Torna a Brindisi dopo 4 giorni a Venezia, il datore di lavoro vuole l’esito del tampone: “Non posso non lavorare”

BRINDISI – (da il7 Magazine)  Era andata con i suoi due bambini quattro giorni a Venezia per raggiungere il compagno che lavora lì, ma il rientro a Brindisi è da incubo. La protagonista di questa storia è Valeria, mamma brindisina di 38 anni, con due bambini di 11 e 7 anni. La donna era partita a Venezia il 20 febbraio ed è tornata il 25.

Un viaggio di ritorno in treno che è stato un’odissea, e le cose non sono andate certamente meglio al suo rientro a casa. La pediatra per lei e suoi figli ha raccomandato l’isolamento domiciliare volontariato, e il suo datore di lavoro pretende l’esito del tampone che certifichi che non ha contratto il virus. Il Veneto è una delle regioni ad alto rischio di contaminazione da coronavirus. La donna lavora in un’attività pubblica, il gestore chiede rassicurazioni sul suo stato di salute, altrimenti non la fa rientrare a lavoro. Una richiesta non prevista dalla legge. Ed intanto Valeria non sa a chi rivolgersi. Ora è chiusa in casa e i parenti le portano la spesa, con lei anche i suoi bambini. “Non posso permettermi di non lavorare – spiega la donna – sono in difficoltà. Ma non so a chi rivolgermi. Vorrei effettuare il tampone ma ai numeri diffusi dalla Asl non risponde nessuno. Sono sempre occupati, e quando è libero la chiamata viene rifiutata. Mi sento di vivere in un incubo”.

> [ELENCO DATI]:

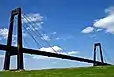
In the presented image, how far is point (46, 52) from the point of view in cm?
4897

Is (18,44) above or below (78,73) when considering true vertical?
above

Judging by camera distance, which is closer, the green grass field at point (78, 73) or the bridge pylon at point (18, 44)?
the green grass field at point (78, 73)

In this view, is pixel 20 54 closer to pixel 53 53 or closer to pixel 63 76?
pixel 53 53

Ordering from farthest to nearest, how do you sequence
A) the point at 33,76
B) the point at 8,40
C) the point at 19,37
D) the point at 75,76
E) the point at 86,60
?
the point at 86,60 < the point at 8,40 < the point at 19,37 < the point at 33,76 < the point at 75,76

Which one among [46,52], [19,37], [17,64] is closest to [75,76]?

> [COMPITO ASSEGNATO 1]: Trascrivi il passo dell'articolo sul rientro a Brindisi che parte da "Torna a Brindisi" e prosegue fino a "tornata il 25.", rinominando "Venezia" in "Padova".
> [COMPITO ASSEGNATO 2]: Prosegui l'articolo sul rientro a Brindisi ripartendo dopo la sua ultima frase.

> [RISPOSTA FINALE 1]:
Torna a Brindisi dopo 4 giorni a Padova, il datore di lavoro vuole l’esito del tampone: “Non posso non lavorare”

BRINDISI – (da il7 Magazine)  Era andata con i suoi due bambini quattro giorni a Padova per raggiungere il compagno che lavora lì, ma il rientro a Brindisi è da incubo. La protagonista di questa storia è Valeria, mamma brindisina di 38 anni, con due bambini di 11 e 7 anni. La donna era partita a Padova il 20 febbraio ed è tornata il 25.

> [RISPOSTA FINALE 2]:
La donna è stata a Venezia per quattro giorni. Il 24 febbraio alle 19 ha preso il treno da San Donato del Piave per arrivare a Brindisi alle 10 del giorno dopo. Quindici ore di viaggio, tre ore ferma alla stazione di Bologna, dove non c’era posto neanche nella sala d’attesa gremita di persone. “A Bologna c’era il caos, gente che gridava- racconta – chiedeva informazioni. Eravamo stipati nell’affollata sala d’attesa, era sera tardi e non potevamo andare da nessuna parte”. Il treno per Brindisi sarebbe dovuto partire alle 23,10, ed invece solo all’1,40 ha lasciata la stazione di Bologna. Il treno era pieno di persone che tornavano al sud. I collegamenti ferroviari hanno subito tutti dei ritardi, dovuti alla variazione dei percorsi in quanto non è possibile passare dalle città contaminate. Alle 10 del mattino del 25 febbraio Valeria e i suoi bambini sono arrivati finalmente a Brindisi. Ma qui l’incubo non finisce. “Come disposto dalla Regione Puglia ho immediatamente segnalato il ritorno al medico curante e alla pediatra dei miei figli, Franca Sergio – racconta ancora la donna – lei mi ha raccomandato l’isolamento domiciliare volontario. Le ho spiegato dei miei problemi a lavoro e le ho chiesto di poter fare il tampone. Abbiamo cercato entrambe di contattare il numero dell’Asl, ma non ha mai risposto nessuno. Io ora non so davvero come fare, dove sbattere la testa. Non possono permettermi di non lavorare per due settimane”. Valeria spiega  di essere stata in giro per Venezia solo due giorni, e poi di essere rimasta sempre in hotel. “Avevamo raggiunto il mio compagno in Veneto per il compleanno di mia figlia. Ma il giorno dopo la bambina ha preso un raffreddore ed aveva qualche disturbo respiratorio, così siamo andati al Pronto soccorso di Jesolo dove le è stato prescritto l’aerosol e dopo la cura è stata meglio”.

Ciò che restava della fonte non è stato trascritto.